為了了解乳腺癌中小分子RNA的分布及表達情況，本研究收集3對乳腺癌及正常乳腺組織新鮮樣本進行小分子RNA深度測序，發現miR103A在乳腺癌組織中的含量較高，且在癌組織以及正常乳腺組織中的表達差異較大（圖1A），同時細胞實驗證實miR103A在乳腺癌細胞系中的表達也明顯高于乳腺上皮細胞系（圖1B）。為了進一步明確miR103A是否與乳腺癌的轉移相關，作者收集了69例患者的新鮮癌組織標本，其中淋巴結轉移的為28例，HER2+的乳腺癌為23例。qPCR檢測miR103A的相對表達，分析其表達與乳腺癌臨床病理特征的關系。miR103A在有淋巴結轉移以及HER2+的患者中表達明顯高于淋巴結陰性或者HER2?的患者（圖1C、1D），組間差異有統計學意義，（P＜0.0001）。

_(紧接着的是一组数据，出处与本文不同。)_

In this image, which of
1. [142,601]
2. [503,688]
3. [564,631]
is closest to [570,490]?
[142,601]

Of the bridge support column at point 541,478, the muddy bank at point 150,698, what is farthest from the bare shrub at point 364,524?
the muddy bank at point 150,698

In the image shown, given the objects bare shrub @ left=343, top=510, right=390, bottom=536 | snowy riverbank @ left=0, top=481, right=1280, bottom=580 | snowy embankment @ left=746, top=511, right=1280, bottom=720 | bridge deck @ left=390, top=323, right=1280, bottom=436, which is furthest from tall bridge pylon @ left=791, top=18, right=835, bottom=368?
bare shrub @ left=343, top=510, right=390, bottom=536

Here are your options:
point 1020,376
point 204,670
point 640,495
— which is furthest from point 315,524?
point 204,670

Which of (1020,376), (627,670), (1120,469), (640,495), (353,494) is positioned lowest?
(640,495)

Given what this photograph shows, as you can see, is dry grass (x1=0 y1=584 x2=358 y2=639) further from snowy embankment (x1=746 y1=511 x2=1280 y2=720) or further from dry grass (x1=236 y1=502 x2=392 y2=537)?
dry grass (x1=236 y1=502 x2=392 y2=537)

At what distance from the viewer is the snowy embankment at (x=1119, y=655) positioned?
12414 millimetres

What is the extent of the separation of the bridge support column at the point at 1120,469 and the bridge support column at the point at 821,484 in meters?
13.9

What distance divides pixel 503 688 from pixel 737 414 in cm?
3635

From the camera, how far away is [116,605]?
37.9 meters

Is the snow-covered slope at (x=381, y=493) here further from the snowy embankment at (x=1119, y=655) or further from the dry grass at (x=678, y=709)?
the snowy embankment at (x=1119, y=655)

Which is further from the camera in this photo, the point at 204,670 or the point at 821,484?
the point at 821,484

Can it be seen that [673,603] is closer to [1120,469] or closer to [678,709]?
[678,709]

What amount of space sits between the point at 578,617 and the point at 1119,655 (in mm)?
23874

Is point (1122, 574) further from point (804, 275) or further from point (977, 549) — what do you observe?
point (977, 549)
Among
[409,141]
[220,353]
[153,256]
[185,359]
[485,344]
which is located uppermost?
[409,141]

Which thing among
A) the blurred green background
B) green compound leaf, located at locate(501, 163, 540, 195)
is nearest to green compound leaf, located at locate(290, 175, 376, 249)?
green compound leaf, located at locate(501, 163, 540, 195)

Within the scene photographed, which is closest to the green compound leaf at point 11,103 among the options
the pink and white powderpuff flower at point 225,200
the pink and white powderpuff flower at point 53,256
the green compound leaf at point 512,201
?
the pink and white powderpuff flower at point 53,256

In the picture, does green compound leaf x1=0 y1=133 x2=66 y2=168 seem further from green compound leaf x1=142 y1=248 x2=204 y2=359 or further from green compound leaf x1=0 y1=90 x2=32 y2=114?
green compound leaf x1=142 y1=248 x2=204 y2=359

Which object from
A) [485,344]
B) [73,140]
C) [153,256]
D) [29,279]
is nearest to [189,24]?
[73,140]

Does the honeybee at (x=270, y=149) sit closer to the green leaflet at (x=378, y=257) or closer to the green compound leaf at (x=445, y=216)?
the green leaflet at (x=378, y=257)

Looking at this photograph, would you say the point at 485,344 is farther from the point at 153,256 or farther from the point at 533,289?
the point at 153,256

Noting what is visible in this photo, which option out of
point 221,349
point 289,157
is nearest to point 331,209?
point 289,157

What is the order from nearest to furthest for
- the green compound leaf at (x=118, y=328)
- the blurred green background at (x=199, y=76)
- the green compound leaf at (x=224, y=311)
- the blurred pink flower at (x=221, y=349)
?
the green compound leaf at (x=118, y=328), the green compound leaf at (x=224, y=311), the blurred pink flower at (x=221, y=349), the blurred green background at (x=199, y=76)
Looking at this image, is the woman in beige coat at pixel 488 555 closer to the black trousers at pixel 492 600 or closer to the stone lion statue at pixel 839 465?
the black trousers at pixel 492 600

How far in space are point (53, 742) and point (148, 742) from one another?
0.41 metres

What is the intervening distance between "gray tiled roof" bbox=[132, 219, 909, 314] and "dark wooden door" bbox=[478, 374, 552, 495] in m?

圖1 miR103A在乳腺癌中的表達A：深度測序發現乳腺癌中miR103A的表達上調；B：miR103A在乳腺癌細胞系及乳腺上皮細胞中的表達情況；C：miR103A在HER2+的腫瘤中高表達；D：miR103A在伴有淋巴結轉移的腫瘤中高表達

2.2 RGS2基因在乳腺癌細胞系中的表達受miR103A抑制，且在乳腺癌中低表達

本研究將人工合成的miR103A（micro RNA mimics）轉入MCF?7以及MDA?MB?231細胞系中，孵育48 h后收樣，進行RT?PCR檢測發現，miR103A下調了乳腺癌細胞中RGS2 mRNA的表達（圖2A），同時收集細胞提取蛋白進行western?Blot檢查發現miR103A下調了乳腺癌細胞中RGS2蛋白表達（圖2B、2C）。為了進一步明確RGS2在乳腺癌中的表達，本研究收集27例乳腺癌患者新鮮乳腺癌組織及正常乳腺組織，提取總RNA后行QPCR檢測發現RGS2在乳腺癌中低表達（圖2D，N=27）。

圖2 乳腺癌中miR103A和RGS2的關系A：miR103A下調乳腺癌細胞中RGS2 mRNA的表達；B、C：miR103A下調乳腺癌細胞中RGS2蛋白水平的表達；D：RGS2在乳腺癌中低表達（n=27），檢驗方法為配對資料的秩和檢驗，P＜0.05

2.3 miR103A作用于RGS2基因的啟動子

通過在線生信分析發現miR103A與RGS2啟動子區匹配較好，可能通過作用于RGS2的啟動子發揮作用，準備含有RGS2啟動子片段的?Luc/Rluc的重組質粒；帶有Luc/Rluc標記的報告基因和miR103A mimics共轉染293T細胞，孵育48 h后收樣，使用GENios Pro酶標儀進行熒光強度檢測，發現miR103A抑制了RGS2啟動子活性（圖3A、B）。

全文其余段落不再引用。